Task requirements: One line at a time, check the entries below for the word "link", and copy each line that has it.

Source records:
══════

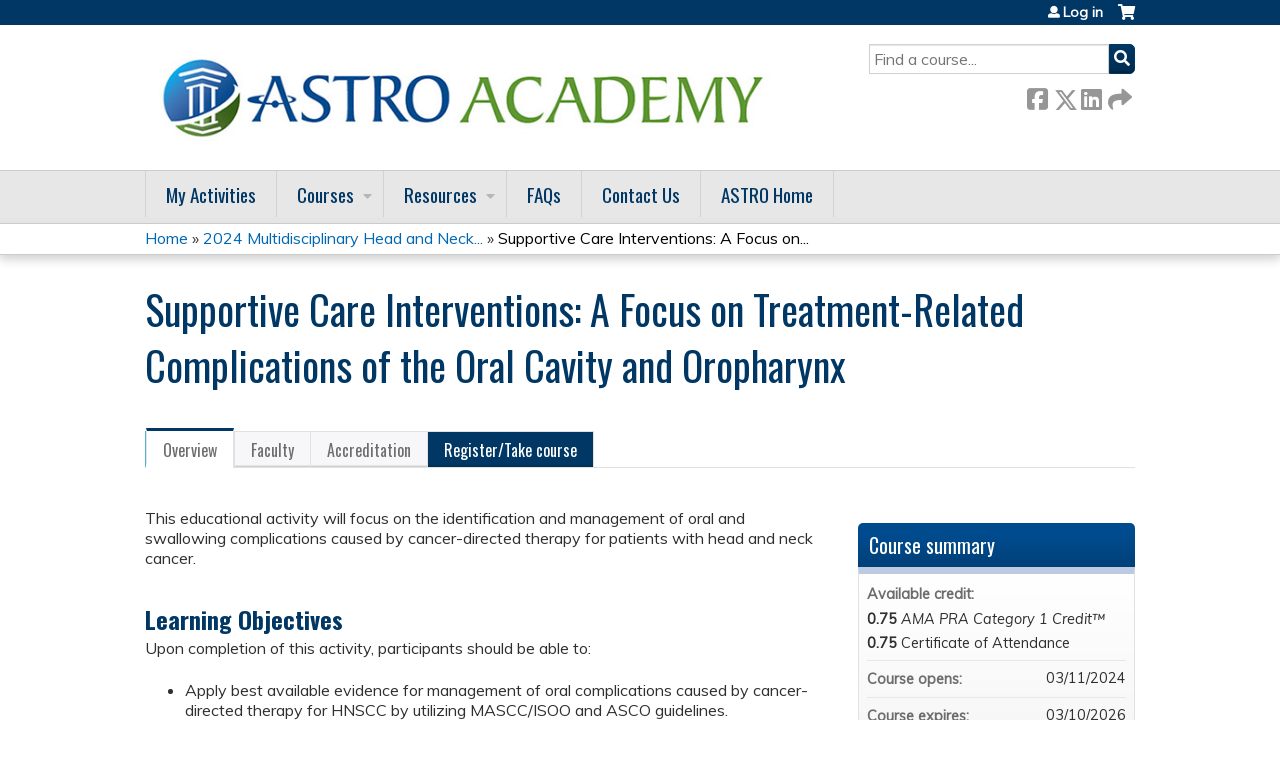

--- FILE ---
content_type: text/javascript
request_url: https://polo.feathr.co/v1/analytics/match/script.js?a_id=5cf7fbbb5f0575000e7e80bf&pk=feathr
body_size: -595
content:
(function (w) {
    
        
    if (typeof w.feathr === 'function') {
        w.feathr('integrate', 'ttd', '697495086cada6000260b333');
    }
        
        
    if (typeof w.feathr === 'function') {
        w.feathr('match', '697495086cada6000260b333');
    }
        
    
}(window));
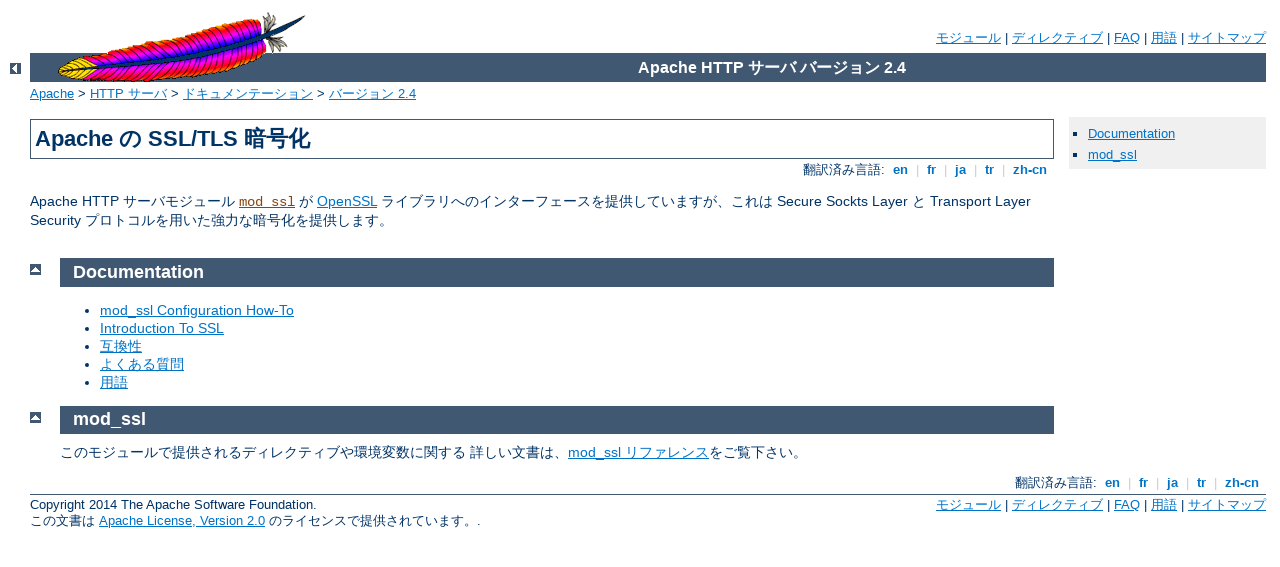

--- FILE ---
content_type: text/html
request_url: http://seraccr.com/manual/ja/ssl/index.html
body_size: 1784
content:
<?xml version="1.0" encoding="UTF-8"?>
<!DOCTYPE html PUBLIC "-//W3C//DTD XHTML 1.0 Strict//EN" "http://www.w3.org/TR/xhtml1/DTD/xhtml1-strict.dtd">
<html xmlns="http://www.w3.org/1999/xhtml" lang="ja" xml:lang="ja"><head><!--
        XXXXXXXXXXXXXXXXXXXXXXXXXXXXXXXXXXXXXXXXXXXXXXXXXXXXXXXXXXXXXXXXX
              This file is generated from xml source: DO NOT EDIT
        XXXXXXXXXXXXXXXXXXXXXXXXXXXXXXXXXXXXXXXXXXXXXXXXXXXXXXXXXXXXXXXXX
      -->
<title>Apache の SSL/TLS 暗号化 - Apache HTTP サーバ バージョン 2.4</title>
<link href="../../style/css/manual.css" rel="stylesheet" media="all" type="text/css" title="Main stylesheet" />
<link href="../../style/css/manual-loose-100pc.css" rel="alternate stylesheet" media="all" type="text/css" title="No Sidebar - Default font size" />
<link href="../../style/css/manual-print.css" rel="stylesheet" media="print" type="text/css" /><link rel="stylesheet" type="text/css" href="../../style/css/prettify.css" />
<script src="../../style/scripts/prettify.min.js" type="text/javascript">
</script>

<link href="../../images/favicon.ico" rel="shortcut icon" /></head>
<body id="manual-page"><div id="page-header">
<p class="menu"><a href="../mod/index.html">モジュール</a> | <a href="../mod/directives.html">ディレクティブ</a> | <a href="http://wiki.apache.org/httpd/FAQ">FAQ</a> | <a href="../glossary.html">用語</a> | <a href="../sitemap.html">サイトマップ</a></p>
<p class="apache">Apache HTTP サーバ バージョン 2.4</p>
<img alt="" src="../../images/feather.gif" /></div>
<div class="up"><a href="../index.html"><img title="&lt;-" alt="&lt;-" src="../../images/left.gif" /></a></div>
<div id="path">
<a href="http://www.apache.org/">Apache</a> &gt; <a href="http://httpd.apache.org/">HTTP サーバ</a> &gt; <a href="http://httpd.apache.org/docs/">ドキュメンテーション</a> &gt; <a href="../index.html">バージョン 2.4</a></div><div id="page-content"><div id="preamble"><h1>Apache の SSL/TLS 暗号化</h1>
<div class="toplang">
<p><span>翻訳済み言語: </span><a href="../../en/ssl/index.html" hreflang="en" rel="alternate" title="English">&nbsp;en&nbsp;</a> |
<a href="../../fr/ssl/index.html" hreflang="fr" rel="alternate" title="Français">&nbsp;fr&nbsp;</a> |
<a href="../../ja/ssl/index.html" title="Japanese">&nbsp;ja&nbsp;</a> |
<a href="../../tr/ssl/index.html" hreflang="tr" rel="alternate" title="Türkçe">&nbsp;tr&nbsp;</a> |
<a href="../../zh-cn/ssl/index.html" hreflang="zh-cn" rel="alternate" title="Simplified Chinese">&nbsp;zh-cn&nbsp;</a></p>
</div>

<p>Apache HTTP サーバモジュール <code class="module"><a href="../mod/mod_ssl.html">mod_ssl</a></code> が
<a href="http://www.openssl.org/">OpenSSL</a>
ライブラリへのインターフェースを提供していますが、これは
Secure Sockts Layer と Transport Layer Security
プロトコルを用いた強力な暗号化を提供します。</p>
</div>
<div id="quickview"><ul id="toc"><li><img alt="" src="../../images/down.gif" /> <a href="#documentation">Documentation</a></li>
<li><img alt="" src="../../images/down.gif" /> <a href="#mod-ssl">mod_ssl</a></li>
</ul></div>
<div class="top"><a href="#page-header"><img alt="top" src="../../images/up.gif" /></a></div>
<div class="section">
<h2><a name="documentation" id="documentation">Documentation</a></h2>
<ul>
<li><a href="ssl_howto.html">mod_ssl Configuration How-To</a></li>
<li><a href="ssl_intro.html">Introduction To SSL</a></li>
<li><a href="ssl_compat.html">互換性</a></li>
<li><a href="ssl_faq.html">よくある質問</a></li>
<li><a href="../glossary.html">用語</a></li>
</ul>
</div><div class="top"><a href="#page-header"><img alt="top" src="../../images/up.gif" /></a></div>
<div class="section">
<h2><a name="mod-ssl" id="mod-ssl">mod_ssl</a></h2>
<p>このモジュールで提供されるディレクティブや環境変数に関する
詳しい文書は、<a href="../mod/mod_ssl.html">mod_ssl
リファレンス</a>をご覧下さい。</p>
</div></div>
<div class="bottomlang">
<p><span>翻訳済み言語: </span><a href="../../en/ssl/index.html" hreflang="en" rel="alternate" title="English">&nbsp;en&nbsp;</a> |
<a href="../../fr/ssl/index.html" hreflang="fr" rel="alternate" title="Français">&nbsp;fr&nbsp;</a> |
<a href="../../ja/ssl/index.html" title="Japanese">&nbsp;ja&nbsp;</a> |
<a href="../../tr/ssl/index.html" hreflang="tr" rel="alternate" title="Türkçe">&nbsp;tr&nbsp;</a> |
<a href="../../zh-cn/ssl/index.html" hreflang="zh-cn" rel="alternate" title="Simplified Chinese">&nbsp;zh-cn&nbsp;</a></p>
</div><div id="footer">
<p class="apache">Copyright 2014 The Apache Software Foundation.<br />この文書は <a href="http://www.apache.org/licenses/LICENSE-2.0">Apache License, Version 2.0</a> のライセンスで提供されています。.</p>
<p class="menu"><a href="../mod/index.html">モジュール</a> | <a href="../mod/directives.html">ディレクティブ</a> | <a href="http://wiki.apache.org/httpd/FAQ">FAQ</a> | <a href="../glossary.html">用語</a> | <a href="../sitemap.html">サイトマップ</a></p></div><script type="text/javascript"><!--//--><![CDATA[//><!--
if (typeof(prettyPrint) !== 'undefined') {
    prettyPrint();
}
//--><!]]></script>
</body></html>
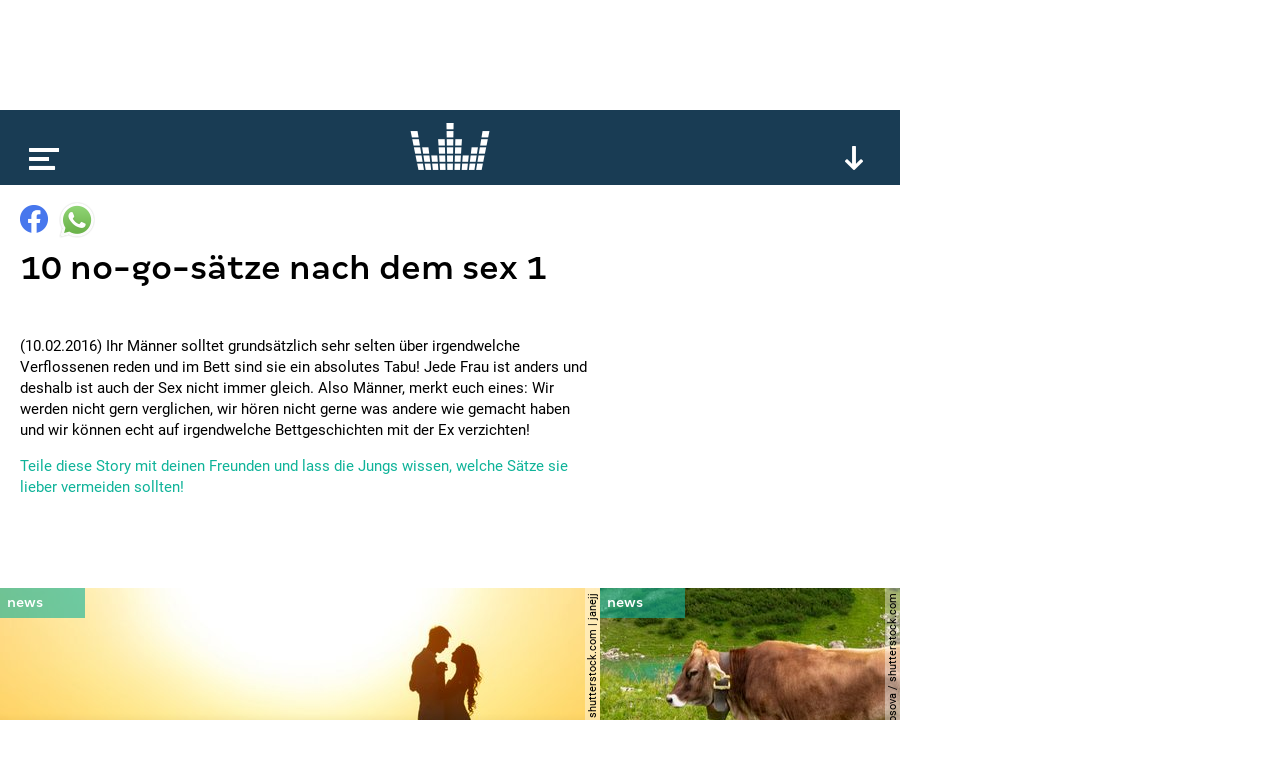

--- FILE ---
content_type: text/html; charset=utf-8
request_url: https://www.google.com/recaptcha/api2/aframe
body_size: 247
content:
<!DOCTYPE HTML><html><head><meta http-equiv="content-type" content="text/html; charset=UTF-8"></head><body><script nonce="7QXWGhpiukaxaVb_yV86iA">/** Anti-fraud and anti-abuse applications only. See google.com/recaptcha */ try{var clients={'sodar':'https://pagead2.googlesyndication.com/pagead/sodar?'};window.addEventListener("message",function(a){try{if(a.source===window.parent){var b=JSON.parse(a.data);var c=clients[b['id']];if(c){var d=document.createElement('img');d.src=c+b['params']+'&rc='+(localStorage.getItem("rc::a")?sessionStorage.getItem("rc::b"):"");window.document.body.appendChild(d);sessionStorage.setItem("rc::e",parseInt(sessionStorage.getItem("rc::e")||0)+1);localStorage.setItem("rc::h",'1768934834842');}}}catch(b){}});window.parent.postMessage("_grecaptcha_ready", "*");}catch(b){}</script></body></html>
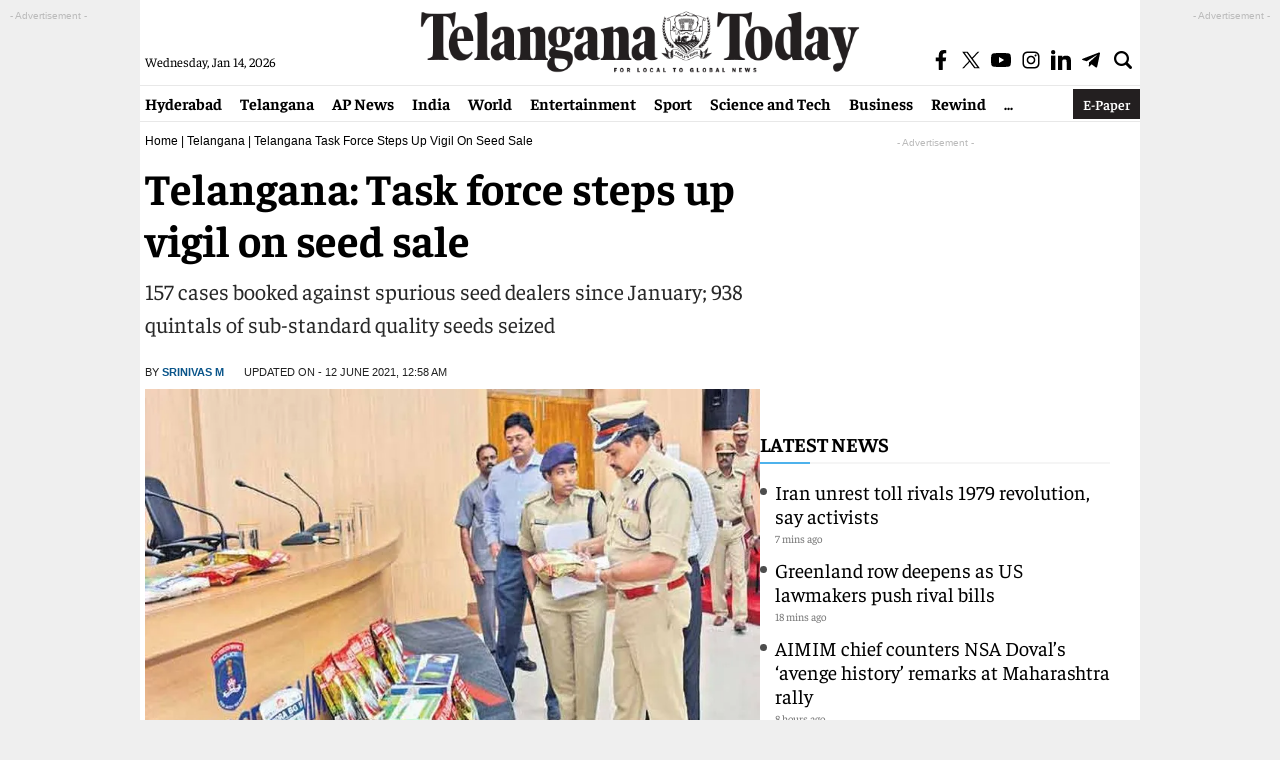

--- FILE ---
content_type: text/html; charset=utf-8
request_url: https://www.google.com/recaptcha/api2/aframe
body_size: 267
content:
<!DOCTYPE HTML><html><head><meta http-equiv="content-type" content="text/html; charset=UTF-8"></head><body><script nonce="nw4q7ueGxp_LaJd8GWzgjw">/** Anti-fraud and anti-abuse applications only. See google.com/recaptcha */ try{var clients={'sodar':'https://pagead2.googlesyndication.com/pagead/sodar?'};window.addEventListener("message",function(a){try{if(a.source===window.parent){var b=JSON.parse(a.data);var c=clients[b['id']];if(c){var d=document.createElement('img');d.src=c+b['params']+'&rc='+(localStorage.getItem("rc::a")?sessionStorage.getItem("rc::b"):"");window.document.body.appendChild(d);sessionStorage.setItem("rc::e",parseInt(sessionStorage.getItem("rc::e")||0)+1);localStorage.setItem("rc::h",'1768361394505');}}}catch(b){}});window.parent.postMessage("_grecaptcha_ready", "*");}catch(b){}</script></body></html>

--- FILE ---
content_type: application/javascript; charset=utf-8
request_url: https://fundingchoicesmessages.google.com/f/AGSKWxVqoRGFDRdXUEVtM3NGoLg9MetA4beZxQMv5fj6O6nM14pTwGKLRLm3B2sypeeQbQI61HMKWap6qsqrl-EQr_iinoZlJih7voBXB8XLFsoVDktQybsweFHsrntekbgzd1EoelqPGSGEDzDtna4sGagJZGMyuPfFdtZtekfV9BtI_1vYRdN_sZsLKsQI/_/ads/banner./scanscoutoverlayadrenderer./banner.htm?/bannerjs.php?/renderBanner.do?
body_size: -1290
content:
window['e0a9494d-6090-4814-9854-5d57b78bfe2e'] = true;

══════

Exercise result:
<link href="../../style/css/manual.css" rel="stylesheet" media="all" type="text/css" title="Main stylesheet" />
<link href="../../style/css/manual-loose-100pc.css" rel="alternate stylesheet" media="all" type="text/css" title="No Sidebar - Default font size" />
<link href="../../style/css/manual-print.css" rel="stylesheet" media="print" type="text/css" /><link rel="stylesheet" type="text/css" href="../../style/css/prettify.css" />
<link href="../../images/favicon.ico" rel="shortcut icon" /></head>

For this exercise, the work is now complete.